Under Barnicle, Marinello advocated for consolidation with the Town of Thompson (merging treasurer positions to save thousands of dollars), but he disagrees with Rosenberg’s idea to dissolve the village.
“I think that’s wrong,” he says. “I think it’s selling the village out to the highest bidder by handing it over to the town.”
Monticello has been a part of Marinello’s life for his entire 49 years, save for a three-year stint in the Army (including a year in South Korea and two months in Honduras).

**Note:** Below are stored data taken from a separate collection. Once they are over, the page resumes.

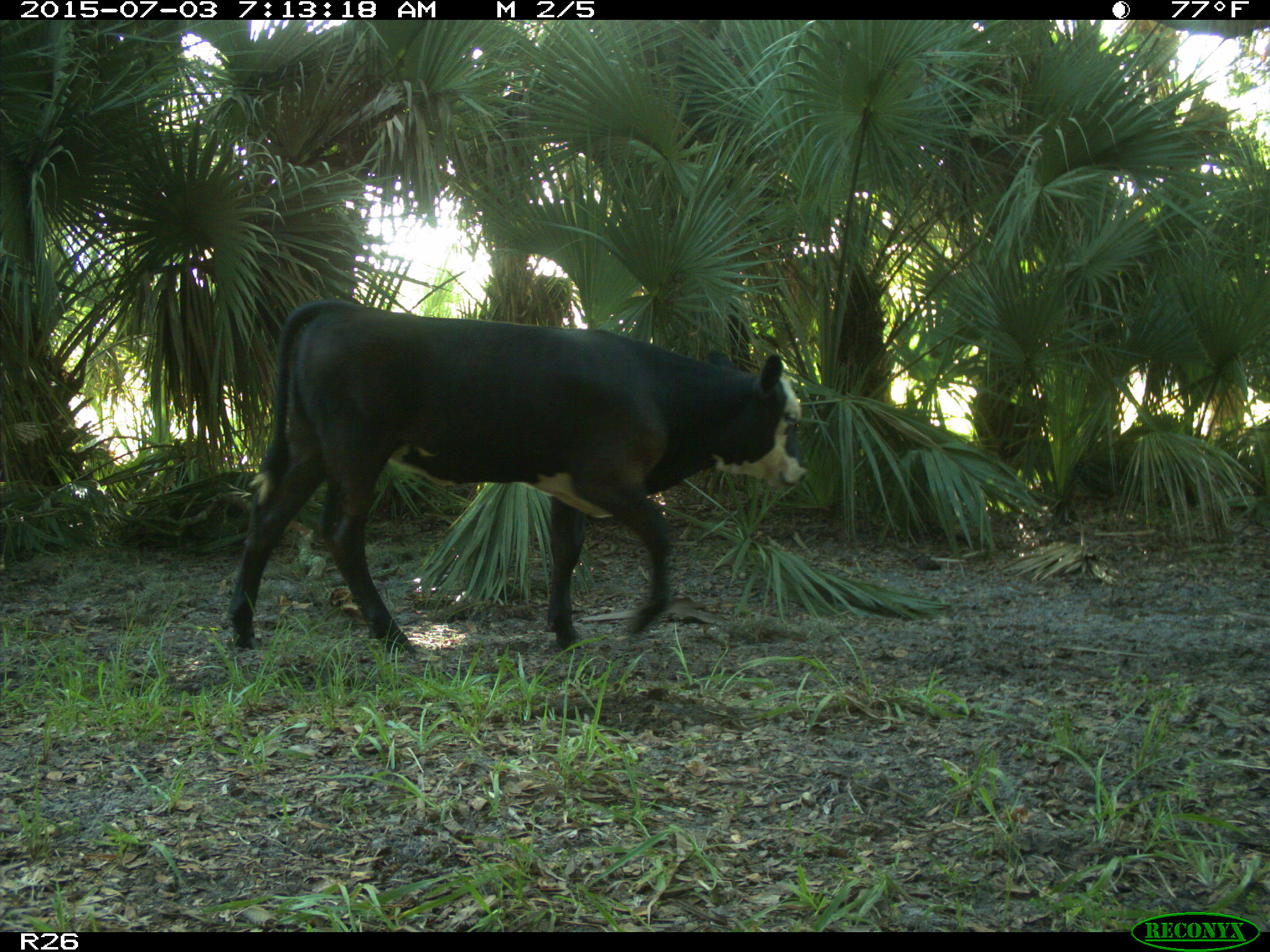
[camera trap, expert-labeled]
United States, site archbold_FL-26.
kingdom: Animalia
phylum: Chordata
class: Mammalia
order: Artiodactyla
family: Bovidae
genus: Bos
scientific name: Bos taurus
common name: domestic cow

Honorably discharged from his combat soldier duties, Marinello returned to his hometown and became a medical assistant and certified phlebotomist with Sullivan Internal Medicine.
As an EMT, he also served with MobileMedic. Thirty years ago, he was awarded for rescuing three people from drowning on Swinging Bridge Reservoir.
Proud father of a daughter, Marinello is a 25-year Monticello Elk and has been a member of the Masons, Kiwanis and both the local fire department and ambulance corps.
“I love my community and where I live,” he affirms.
And he wants to continue to be one of its primary role models.
“I just think the mayor has to set a good example for the children of the community,” he explains. “They’re our future, and they need somebody they can look up to.”